Financial institutions are using AML not just for AML.

"They're going into fraud detection, they're optimising processes, they're integrating it into utility-based costing solutions to price their product."

"They're also starting looking at the Basel requirements from an operational risk perspective."

"We've integrated AML results within operational risk scenarios as KRIs (key risk indicators) and we're now measuring on top of an AML the actual operational risk, and that's reducing your capital adequacy even more."

Pretorius adds: "The future of AML is the potential basis for a lot of integration into advanced analytics and the technology itself will grow.

"We're seeing the rise of bureaus providing anonymous scenario-based data for new implementations as well as existing and old implementations to streamline your scenario modelling."

For smaller institutions who may have less IT expertise in-house or may not need such a complex solution, SAS offers MLD (Money Laundering Detection).

"Depending on the kind of data you have and the level of anti-money laundering you actually want to do, we've got SAS MLD which is not as customisable, but it's cheaper and easier to implement," says Pretorius. "It's a lot less maintenance- and IT-intensive."

Finetuning can be vital in helping AML software to be more effective for a financial institution's particular needs, and the requirements of the jurisdictions where its transactions are conducted.

"Whilst technology can provide the tools for banks to effectively manage their AML strategy, different regions often have to comply with unique regulations," says Tim Dawes, commercial director, ACE Software Solutions.

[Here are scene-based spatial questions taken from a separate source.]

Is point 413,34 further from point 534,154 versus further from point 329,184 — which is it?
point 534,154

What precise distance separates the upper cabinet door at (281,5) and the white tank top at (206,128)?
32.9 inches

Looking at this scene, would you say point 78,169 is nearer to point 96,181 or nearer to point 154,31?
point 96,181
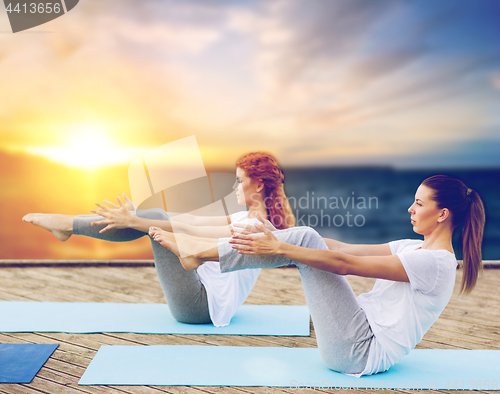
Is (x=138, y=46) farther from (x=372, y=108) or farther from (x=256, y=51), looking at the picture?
(x=372, y=108)

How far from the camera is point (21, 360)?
1.97 meters

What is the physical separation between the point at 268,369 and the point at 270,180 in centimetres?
98

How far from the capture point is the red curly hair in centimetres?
241

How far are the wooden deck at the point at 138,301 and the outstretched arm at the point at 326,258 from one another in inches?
21.5

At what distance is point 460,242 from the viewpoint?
5.70ft

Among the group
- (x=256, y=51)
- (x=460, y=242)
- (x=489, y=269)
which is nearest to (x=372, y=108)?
(x=256, y=51)

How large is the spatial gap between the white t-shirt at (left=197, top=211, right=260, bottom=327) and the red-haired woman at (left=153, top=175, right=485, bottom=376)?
60cm

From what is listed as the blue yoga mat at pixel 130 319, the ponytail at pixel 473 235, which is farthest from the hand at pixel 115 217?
the ponytail at pixel 473 235

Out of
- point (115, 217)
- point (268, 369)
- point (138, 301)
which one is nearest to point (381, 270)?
point (268, 369)

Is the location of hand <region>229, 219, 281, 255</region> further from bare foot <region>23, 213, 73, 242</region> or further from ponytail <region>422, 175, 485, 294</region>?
bare foot <region>23, 213, 73, 242</region>

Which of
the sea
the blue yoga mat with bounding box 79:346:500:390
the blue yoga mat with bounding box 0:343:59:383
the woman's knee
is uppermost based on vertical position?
Answer: the woman's knee

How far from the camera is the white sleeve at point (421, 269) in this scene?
1626 millimetres

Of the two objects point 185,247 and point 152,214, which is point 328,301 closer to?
point 185,247

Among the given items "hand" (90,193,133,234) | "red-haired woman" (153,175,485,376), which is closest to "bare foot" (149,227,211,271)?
"red-haired woman" (153,175,485,376)
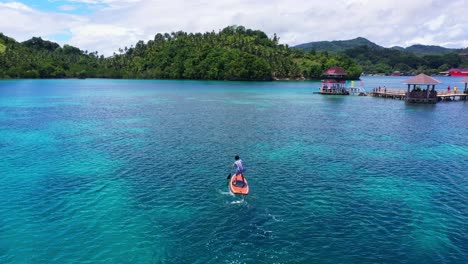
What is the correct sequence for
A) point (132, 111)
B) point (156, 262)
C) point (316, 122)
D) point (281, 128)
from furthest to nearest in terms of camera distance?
point (132, 111) < point (316, 122) < point (281, 128) < point (156, 262)

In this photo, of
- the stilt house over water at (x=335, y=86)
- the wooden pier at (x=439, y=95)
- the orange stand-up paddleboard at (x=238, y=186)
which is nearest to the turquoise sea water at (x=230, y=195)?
the orange stand-up paddleboard at (x=238, y=186)

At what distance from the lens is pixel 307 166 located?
115 ft

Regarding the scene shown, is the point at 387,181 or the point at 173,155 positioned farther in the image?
the point at 173,155

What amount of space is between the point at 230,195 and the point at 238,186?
96cm

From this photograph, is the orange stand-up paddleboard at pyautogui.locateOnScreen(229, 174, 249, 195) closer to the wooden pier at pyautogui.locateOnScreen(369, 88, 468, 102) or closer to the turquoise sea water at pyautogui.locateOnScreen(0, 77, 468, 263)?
the turquoise sea water at pyautogui.locateOnScreen(0, 77, 468, 263)

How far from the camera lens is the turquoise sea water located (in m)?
19.8

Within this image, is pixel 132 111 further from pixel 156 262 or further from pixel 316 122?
pixel 156 262

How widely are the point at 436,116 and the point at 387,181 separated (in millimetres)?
46583

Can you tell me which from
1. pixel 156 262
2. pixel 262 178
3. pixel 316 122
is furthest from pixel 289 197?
pixel 316 122

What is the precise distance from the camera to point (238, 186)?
27.5m

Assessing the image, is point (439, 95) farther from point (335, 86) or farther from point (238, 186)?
point (238, 186)

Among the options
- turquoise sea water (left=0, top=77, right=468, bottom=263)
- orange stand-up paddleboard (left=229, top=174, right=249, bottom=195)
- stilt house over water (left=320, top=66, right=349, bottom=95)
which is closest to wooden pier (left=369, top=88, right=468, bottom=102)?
stilt house over water (left=320, top=66, right=349, bottom=95)

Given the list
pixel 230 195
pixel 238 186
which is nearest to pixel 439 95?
pixel 238 186

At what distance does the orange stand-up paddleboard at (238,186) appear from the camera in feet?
89.2
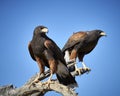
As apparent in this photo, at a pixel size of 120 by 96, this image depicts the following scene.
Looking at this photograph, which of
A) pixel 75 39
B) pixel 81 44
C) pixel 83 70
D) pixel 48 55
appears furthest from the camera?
pixel 75 39

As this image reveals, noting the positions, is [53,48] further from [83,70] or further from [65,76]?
[83,70]

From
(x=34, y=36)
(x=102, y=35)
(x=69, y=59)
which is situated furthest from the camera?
(x=102, y=35)

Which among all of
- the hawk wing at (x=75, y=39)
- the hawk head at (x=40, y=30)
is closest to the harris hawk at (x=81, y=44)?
the hawk wing at (x=75, y=39)

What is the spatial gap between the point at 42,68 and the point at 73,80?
973 millimetres

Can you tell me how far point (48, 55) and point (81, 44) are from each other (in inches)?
127

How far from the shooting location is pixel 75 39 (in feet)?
40.1

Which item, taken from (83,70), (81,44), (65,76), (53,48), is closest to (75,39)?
(81,44)

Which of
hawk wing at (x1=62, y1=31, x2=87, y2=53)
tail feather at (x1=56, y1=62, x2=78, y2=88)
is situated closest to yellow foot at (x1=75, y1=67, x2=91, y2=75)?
hawk wing at (x1=62, y1=31, x2=87, y2=53)

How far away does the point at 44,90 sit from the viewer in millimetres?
8703

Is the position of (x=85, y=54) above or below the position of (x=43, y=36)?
below

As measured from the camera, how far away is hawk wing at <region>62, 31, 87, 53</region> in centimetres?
1212

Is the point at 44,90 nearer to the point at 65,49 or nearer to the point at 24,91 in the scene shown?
the point at 24,91

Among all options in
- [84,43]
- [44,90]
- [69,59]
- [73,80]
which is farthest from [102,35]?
[44,90]

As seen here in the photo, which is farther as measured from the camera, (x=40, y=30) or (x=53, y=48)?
(x=40, y=30)
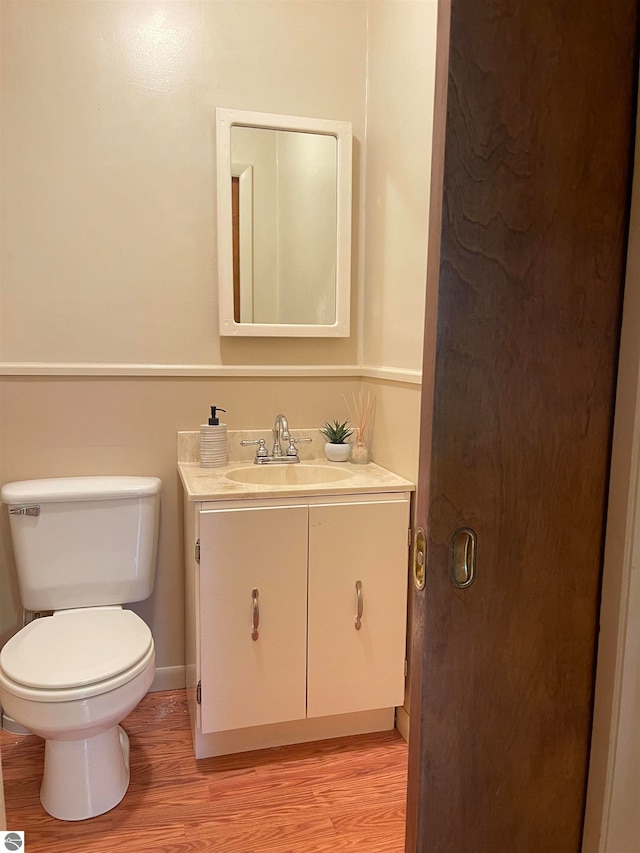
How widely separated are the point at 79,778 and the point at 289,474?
3.62ft

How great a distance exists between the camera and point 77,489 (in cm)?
199

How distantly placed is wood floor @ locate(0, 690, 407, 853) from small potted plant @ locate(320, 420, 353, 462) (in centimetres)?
95

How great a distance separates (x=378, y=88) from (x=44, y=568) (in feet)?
6.48

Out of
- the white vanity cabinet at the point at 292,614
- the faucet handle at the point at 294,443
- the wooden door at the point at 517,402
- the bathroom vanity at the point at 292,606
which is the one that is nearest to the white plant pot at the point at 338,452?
the faucet handle at the point at 294,443

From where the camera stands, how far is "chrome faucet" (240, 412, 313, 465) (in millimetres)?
2258

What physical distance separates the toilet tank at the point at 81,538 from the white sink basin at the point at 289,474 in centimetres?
33

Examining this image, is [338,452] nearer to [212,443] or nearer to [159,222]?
[212,443]

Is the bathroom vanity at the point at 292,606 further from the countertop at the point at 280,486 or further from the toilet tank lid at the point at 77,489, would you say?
the toilet tank lid at the point at 77,489

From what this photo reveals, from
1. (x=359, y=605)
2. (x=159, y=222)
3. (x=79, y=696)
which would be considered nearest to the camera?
(x=79, y=696)

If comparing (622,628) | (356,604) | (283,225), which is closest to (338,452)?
(356,604)

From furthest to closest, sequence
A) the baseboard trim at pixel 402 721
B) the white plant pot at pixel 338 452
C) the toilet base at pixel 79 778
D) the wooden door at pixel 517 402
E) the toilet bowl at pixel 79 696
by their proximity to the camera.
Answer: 1. the white plant pot at pixel 338 452
2. the baseboard trim at pixel 402 721
3. the toilet base at pixel 79 778
4. the toilet bowl at pixel 79 696
5. the wooden door at pixel 517 402

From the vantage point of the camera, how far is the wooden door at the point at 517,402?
78 centimetres

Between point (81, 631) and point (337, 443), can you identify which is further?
point (337, 443)

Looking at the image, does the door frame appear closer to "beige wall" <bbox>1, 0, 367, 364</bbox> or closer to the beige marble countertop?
the beige marble countertop
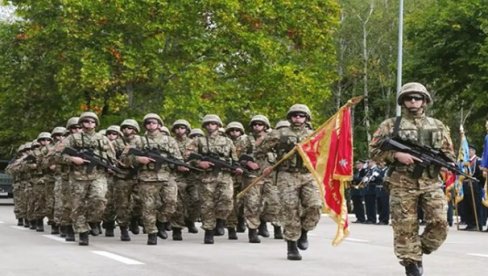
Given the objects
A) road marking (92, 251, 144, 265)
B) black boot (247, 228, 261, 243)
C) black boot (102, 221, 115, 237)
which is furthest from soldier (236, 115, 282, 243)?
road marking (92, 251, 144, 265)

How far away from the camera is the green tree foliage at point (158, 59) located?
31.5 m

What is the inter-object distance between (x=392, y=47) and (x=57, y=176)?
34903 millimetres

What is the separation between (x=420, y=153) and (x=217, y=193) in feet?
20.1

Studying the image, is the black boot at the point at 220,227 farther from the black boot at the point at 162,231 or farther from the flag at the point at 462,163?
the flag at the point at 462,163

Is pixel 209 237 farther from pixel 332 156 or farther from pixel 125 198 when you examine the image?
pixel 332 156

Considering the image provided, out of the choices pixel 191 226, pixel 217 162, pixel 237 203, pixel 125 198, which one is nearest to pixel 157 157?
pixel 217 162

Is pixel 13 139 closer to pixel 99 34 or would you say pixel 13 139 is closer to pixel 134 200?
pixel 99 34

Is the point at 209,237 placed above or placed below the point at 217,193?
below

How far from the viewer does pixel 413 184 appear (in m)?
9.02

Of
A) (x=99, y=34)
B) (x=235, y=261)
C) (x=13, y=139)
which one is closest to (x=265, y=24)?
(x=99, y=34)

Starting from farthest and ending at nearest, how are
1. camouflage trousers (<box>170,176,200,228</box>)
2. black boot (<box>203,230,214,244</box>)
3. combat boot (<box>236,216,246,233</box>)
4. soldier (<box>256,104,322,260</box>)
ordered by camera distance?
combat boot (<box>236,216,246,233</box>), camouflage trousers (<box>170,176,200,228</box>), black boot (<box>203,230,214,244</box>), soldier (<box>256,104,322,260</box>)

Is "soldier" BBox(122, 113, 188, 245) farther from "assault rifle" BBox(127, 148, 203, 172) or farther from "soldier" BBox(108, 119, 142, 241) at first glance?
"soldier" BBox(108, 119, 142, 241)

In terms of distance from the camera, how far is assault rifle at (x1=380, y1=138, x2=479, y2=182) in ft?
29.2

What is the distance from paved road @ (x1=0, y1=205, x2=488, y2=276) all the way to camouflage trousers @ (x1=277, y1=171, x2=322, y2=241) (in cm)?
52
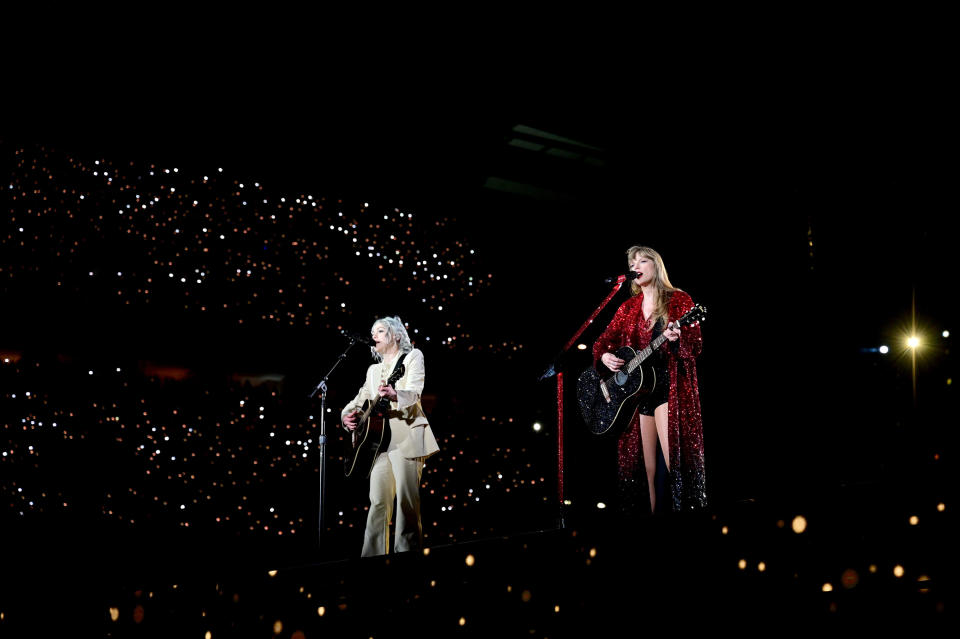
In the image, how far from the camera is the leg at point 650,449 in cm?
407

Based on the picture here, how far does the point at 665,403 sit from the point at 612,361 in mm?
396

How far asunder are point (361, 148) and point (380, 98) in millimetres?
666

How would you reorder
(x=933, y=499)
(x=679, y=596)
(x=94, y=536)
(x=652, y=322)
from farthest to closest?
(x=94, y=536), (x=652, y=322), (x=933, y=499), (x=679, y=596)

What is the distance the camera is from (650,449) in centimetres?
410

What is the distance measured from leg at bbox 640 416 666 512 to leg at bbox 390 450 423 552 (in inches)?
53.9

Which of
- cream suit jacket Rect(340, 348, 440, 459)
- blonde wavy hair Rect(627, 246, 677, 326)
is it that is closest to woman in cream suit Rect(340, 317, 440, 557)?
cream suit jacket Rect(340, 348, 440, 459)

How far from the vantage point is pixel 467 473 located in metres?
5.80

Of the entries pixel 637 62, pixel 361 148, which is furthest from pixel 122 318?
pixel 637 62

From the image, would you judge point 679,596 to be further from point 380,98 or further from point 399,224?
point 399,224

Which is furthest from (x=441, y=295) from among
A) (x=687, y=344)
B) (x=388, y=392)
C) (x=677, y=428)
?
(x=677, y=428)

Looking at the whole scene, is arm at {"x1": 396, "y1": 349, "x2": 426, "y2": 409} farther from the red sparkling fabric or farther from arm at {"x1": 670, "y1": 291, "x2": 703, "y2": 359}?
arm at {"x1": 670, "y1": 291, "x2": 703, "y2": 359}

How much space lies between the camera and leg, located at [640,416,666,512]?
407 centimetres

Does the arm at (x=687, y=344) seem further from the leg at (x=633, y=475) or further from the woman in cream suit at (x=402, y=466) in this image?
the woman in cream suit at (x=402, y=466)

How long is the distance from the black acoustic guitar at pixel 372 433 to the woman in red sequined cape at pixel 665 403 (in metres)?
1.35
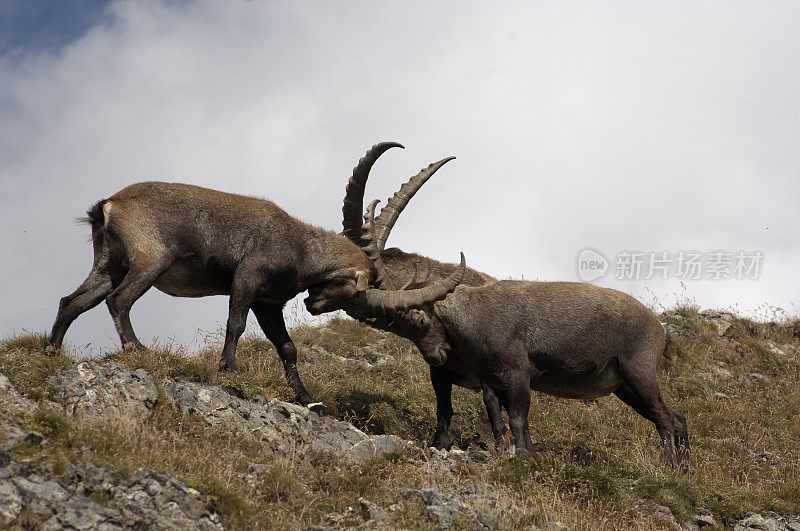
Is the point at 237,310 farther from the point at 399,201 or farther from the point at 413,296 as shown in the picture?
the point at 399,201

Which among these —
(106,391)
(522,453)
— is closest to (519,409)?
(522,453)

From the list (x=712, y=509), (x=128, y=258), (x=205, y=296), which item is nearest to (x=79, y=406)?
(x=128, y=258)

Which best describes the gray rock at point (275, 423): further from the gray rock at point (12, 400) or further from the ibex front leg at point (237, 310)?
the gray rock at point (12, 400)

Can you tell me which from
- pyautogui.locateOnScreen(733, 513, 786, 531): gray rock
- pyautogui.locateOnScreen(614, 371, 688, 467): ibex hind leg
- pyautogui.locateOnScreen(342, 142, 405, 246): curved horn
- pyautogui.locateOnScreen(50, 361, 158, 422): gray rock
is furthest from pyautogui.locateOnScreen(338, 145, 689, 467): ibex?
pyautogui.locateOnScreen(50, 361, 158, 422): gray rock

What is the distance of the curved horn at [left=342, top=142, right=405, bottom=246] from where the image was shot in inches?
446

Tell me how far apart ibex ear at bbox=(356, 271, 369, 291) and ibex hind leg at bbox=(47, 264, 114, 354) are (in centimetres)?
332

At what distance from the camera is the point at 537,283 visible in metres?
10.3

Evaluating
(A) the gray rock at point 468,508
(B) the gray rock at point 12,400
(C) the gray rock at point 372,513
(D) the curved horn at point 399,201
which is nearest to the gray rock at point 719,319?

"For example, if a country is dealing with the US and there are specific regulations that apply to conducting business between the two countries or sanctions have been applied, banks are responsible for ensuring they adhere to those regulatory requirements.

"Software allows banks to build in their own unique requirements using rules that the software will adhere to as it runs the systems."

"An off-the-shelf product can provide a large percentage of the requirements, it's just the extra few percent which may need to be modified to suit the bank's requirements as the regional or global requirements change from time to time."

Dawes says that developments in technology are helping to reduce the rate of false positives. "ACE's AML solution uses conceptual management and parsing," he explains.

"It looks at the whole message and not the individual word. For example if a message contains the word ‘Baghdad', the system will look at the whole message, all of the information before and after the word ‘Baghdad' to ensure it is flagging the message for attention because it is potentially a problem and requires manual intervention to deal with it appropriately."

One area where the Middle East lags more mature economies is in the use of AML solutions by corporations and legal practitioners.

In markets such as Europe, for example, notary publics have to check the various blacklists prior to approving certain documents.

"As any market matures, the evolution happens throughout the market," says Pretorius of SAS. "I expect within the next year or two to start seeing more than just the financial services industry taking up the solution."

If automated AML solutions can be adopted at the legal and corporate levels, it should mean that the financial sector no longer has to take all the burden of identifying shady characters and transactions, since they may be picked up in other transactions.

That said, AML solution providers are putting a convincing business case for financial institutions in this region to move to automation if they have not already done so, and to develop in sophistication those systems that they already have in place.

Never mind the potential downside if a bank is found liable for a blacklisted individual's transactions - the integration of AML with other risk analytics could allow a financial institution to keep less capital on hand.